Page 2 of 2

Posted: Fri Apr 28, 2006 11:45 am
by kcbland
RodBarnes wrote:Correct?
Yes, for a minimum out of effort. I'm in the camp of spooling out the entire row (all columns) and staging into a sequential file first. This allows you to have a "before" image of a row that may be potentially updated.

Then, another job loads that sequential file into two hashed files: one that is a straight copy of the row using the surrogate primary key, the other that is the natural key to surrogate primary key cross reference, where the natural key is the hashed file primary key. This allows for a high-performance surrogate key lookup during foreign surrogate key substitution in child table processing. Also, by staging the entire row in its unadulterated form in a staging hashed file, you can update the existing contents of the hashed file with newer data during transformation processing.
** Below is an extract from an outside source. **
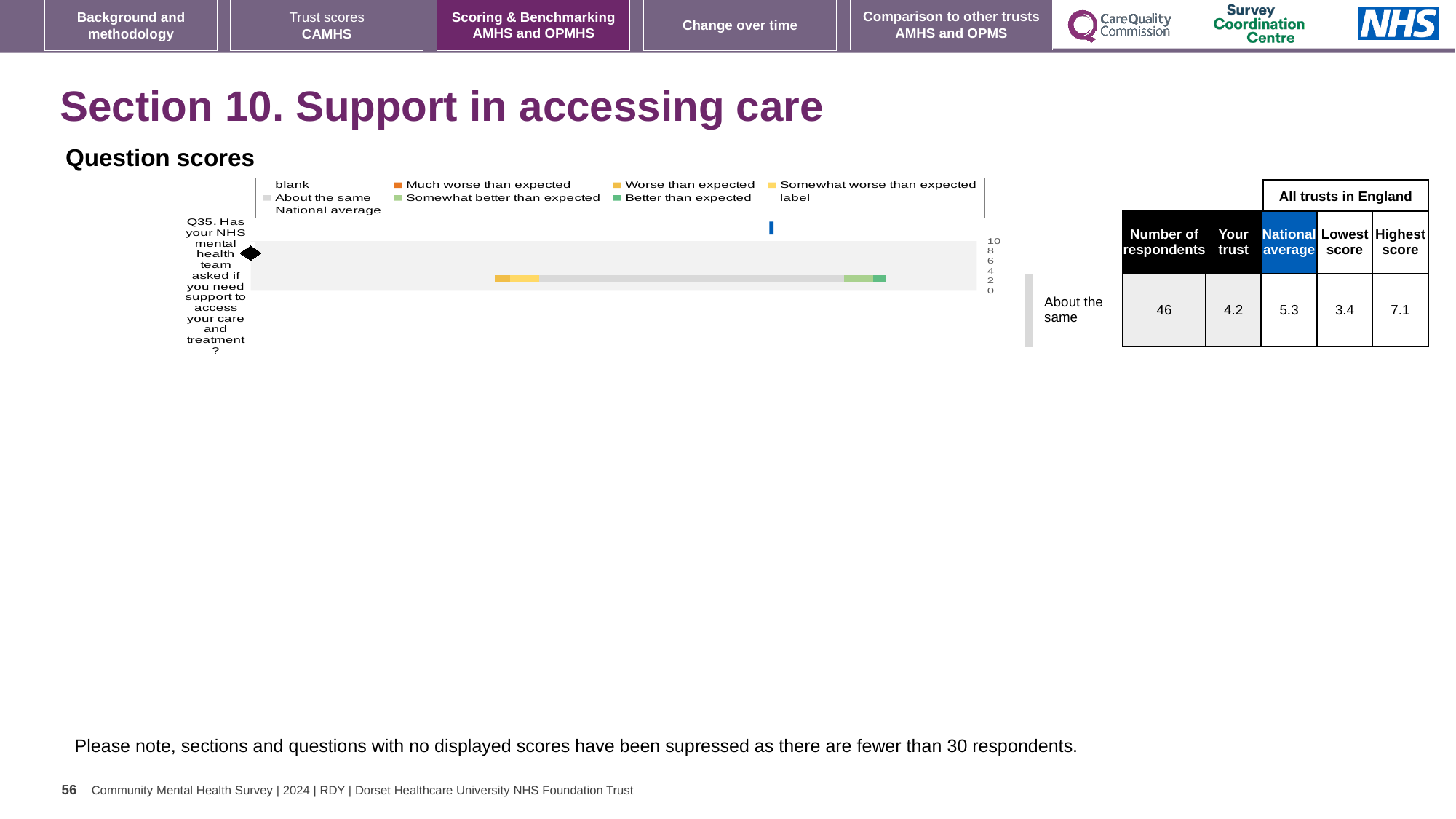
In the table beside the chart, what is the difference between the highest score and the lowest score for Q35? 3.7 In the table beside the chart, what is the number of respondents for Q35? 46 How many entries does the legend of the Question scores chart list? 9 What is the highest value shown on the axis of the Question scores chart? 10 How many questions (categories) are plotted in the Question scores chart? 1 What benchmark category label is shown to the right of the Q35 bar? About the same In the table beside the chart, is the 'Your trust' score for Q35 higher or lower than the national average? lower Which question is plotted in the Question scores chart? Q35. Has your NHS mental health team asked if you need support to access your care and treatment? In the table beside the chart, what is the 'Your trust' score for Q35? 4.2 In the table beside the chart, what is the highest score among all trusts in England for Q35? 7.1 What kind of chart is shown under 'Question scores'? bar chart In the table beside the chart, what is the national average for Q35? 5.3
During transformation processing, you can lookup against the natural to surrogate key cross-reference hashed file for insert or update determination and stage into the staging hashed files appropriately. During update processing, you would then reference the staging copy of the row and differentiate the newer row from the existing row and decide if an update is worthwhile. In the case of a slowly changing dimension, you could opt to generate the newer variant and potentially "retire" the older variant.

Using the hashed files as a staging mechanism allows you to handle the most difficult transformation exercises in data warehousing: SCD's, surrogate key assignment, foreign surrogate key substitution, repeating natural keys in a dataset, and milestoned/recoverable processing.

There's a few documents on my website that talk about this in detail. Take a peek.